Out of the handful of objects in our solar system that are still geologically active, the volcanic activity on Triton is perhaps the most peculiar. There are 13 regular and irregular moons orbiting Neptune, and Triton stands out from them all due to both its size and its retrograde orbit, meaning that it orbits Neptune in the opposite direction of the planet’s rotation. With an icy surface of frozen nitrogen, Triton’s crust is so intensely active with eruptions of ammonia lava and icy volcanoes that the impact craters that are commonly found on other moons are quickly erased by Triton’s ever-changing geology. Here is a detailed look at what we know about volcanic activity on Triton to date.
Discovery of Volcanic Activity on Triton
When the first clear images of Triton were sent back to Earth from the Voyager 2 interplanetary space probe in 1989, very little was known about the distant moon. Voyager 2 obtained data that revealed that the surface of Triton was remarkably flat and free of impact craters, which is one of the tell-tale signs of recent geological activity. The Voyager 2 also captured images of streaky formations that were formed by nitrogen geysers and plumes of gas and ice as high as 8 km (about 5 mi) that were erupting from active volcanoes. Most of the knowledge that we have developed regarding the volcanic activity on the surface of Triton is derived directly from analysis of data captured by Voyager 2 during its flyby.
Cryovolcanism on Triton
Unlike the hot molten lava that we are familiar with here on Earth, the volcanoes of Triton give forth to eruptions of extremely frigid gas and ice spewing from Triton’s frozen core. A cryovolcano is an icy volcano that emit plumes of very cold methane, ammonia and/or water. This volcanic activity is a result of melted ices that are caused by tidal friction or another source of heat. Triton’s volcanic activity were the first cryovolcanoes discovered in our solar system when the Voyager 2 flew by the moon in 1989, but possible evidence of cryovolcanoes have also been observed on Europa, Miranda, Enceladus, Titan and, most recently, Pluto.

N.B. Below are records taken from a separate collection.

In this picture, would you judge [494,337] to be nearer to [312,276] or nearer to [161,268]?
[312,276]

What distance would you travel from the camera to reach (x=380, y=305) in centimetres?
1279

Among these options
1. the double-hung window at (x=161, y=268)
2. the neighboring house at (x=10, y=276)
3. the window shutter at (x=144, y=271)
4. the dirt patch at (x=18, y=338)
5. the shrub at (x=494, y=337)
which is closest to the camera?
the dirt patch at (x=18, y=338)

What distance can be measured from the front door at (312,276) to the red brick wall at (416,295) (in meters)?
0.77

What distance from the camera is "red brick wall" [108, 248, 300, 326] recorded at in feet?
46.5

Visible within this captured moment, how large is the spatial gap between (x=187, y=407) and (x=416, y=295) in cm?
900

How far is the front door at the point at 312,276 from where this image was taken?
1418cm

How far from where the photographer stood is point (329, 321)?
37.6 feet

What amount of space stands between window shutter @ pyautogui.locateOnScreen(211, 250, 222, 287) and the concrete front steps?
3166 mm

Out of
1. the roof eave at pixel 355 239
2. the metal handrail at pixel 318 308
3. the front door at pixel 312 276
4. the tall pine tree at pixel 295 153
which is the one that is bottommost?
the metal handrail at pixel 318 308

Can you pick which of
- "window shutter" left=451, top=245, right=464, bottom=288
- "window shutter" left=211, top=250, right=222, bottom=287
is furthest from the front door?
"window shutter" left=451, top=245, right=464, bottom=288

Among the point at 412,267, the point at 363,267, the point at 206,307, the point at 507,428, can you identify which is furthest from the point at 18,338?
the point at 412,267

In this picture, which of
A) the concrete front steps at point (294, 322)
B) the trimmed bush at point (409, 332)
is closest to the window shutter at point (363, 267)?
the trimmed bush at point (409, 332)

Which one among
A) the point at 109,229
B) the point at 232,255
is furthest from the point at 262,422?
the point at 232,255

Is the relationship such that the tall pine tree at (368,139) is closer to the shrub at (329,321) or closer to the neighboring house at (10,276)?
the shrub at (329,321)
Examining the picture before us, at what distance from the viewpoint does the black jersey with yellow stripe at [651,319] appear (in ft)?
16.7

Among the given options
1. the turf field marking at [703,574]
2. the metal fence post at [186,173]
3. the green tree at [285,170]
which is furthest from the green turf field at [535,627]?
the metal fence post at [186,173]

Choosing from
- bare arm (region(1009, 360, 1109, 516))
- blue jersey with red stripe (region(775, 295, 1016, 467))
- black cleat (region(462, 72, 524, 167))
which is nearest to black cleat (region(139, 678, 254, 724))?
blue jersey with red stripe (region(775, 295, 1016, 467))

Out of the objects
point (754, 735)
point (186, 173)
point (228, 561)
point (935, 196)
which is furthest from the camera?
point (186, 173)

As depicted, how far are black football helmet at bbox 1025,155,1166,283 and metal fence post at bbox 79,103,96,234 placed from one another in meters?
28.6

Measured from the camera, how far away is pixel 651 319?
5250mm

Causes of Triton’s Volcanoes
The frequent volcanoes and geysers on the surface of Triton indicates that this a relatively young moon that has a great deal of geologic activity beneath its crust. Interestingly, nearly all of the volcanic activity that has been observed on Triton occurs in the same general region of the moon’s surface. Most of the volcanoes on Triton have been found between 50° and 57°S near the southern pole of this moon. This is the same area of the moon that receives the majority of solar radiation, and it appears that the modest amount of heat generated on Triton from the distant sun may play a key role in the volcanic activity on the moon.